The brain stores very little energy, which means that increases in cerebral metabolism during a cognitive task must be supported by region-specific brain blood flow. The ability to match increases in brain activation with blood flow (“neurovascular coupling”) is critical for cognitive health. This ability generally declines with age, and is thought to precede cognitive decline and dementia. Alterations in this fundamental process are also observed following sleep loss, and may contribute to the alterations in cognitive ability associated with poor sleep. However, few studies have experimentally addressed this.
There is also a tight coupling between cerebral metabolism and blood flow during sleep, and this is dynamic across sleep stages. For example, brain blood flow increases during rapid eye movement (REM) sleep. Reduced blood flow during REM sleep has been associated with poorer cognitive function and implicated in cognitive decline. Rhythmic neural activity and arterial pulsations in the brain during non-REM sleep are also thought to aid the clearance of ’waste’ compounds from the brain, but the effectiveness of this “pump” may be lost without close neurovascular coupling. Emerging data indicate that these processes are also altered due to sleep loss, and may provide a further mechanism that links poor sleep to poor daytime cognitive outcomes.
The aim of this PhD studentship is to address these research gaps in order to better understand the relationship between sleep, cognitive function and cerebrovascular function. To do so, will require symbiotic collaboration between research groups at Exeter and Queensland.
Adolescents, adults, and older adults will be recruited into a series of experimental trials, utilising existing links (e.g. local schools) and infrastructure (the Exeter 10,000). Sleep will be manipulated via established paradigms including partial or complete sleep restriction, and via manipulation of circadian timing of sleep and wake times. This will only be possible via expertise from Drs Smith and Mann (Queensland). We will observe the influence of these manipulations in sleep on a variety of age-appropriate cognitive outcomes in each age group. These may include measures of reaction time, cognitive throughput, decision making and risk, attention and concentration, and potentially other indices such as wake EEG, heart-rate variability, and pupillometry. We will also quantify any changes in the coupling between cerebral metabolism and brain blood flow across a variety of cognitive challenges by using the minimally obtrusive transcranial Doppler techniques which Dr Bond has extensively used in adolescents and adults (Exeter).

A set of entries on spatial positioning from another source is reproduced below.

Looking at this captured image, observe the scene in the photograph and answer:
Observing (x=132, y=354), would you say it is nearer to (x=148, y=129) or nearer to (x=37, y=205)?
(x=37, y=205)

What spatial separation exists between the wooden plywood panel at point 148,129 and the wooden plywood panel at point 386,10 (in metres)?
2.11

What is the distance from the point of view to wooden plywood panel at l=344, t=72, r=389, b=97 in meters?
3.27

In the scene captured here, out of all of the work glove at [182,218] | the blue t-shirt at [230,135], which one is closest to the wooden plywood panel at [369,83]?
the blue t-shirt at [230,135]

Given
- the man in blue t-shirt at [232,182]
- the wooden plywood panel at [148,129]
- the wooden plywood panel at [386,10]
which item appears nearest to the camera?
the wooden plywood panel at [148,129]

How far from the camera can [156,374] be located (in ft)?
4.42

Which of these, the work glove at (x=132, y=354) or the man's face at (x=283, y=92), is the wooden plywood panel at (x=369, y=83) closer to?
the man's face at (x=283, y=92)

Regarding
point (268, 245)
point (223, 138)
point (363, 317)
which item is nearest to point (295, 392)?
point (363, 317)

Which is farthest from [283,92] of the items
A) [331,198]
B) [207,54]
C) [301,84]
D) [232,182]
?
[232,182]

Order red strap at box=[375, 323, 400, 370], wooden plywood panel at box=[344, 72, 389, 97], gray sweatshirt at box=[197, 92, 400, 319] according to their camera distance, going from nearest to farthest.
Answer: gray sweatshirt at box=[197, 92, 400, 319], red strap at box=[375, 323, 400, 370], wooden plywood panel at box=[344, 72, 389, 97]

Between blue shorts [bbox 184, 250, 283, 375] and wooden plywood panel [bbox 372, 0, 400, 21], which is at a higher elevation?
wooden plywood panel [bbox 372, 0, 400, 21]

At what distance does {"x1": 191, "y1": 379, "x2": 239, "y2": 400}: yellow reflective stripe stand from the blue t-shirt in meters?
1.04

Finally, the adolescents recruited in Year 1 of the PhD will be invited back in Year 3, in order to understand whether the effects of sleep loss change across pubertal maturation, which is a contemporary concern amongst education policy makers.
The research project will involve working with under 18 year old's and therefore the applicant may need appropriate clearance through the Disclosure and Barring Service (DBS) check if working with adolescence with the UK and a National Police Check whilst working in Australia. Furth details and guidance would be provided to the successful candidate.
Find out more about the PhD studentships https://www.exeter.ac.uk/global/quex/phdstudentships/opportunities/ and https://scholarships.uq.edu.au/scholarship/quex-phd-scholarship
The closing date for applications is midnight on Tuesday 30th August 2022 (BST), with interviews taking place week commencing 19th September 2022. The start date is expected to be Monday 9th January 2023.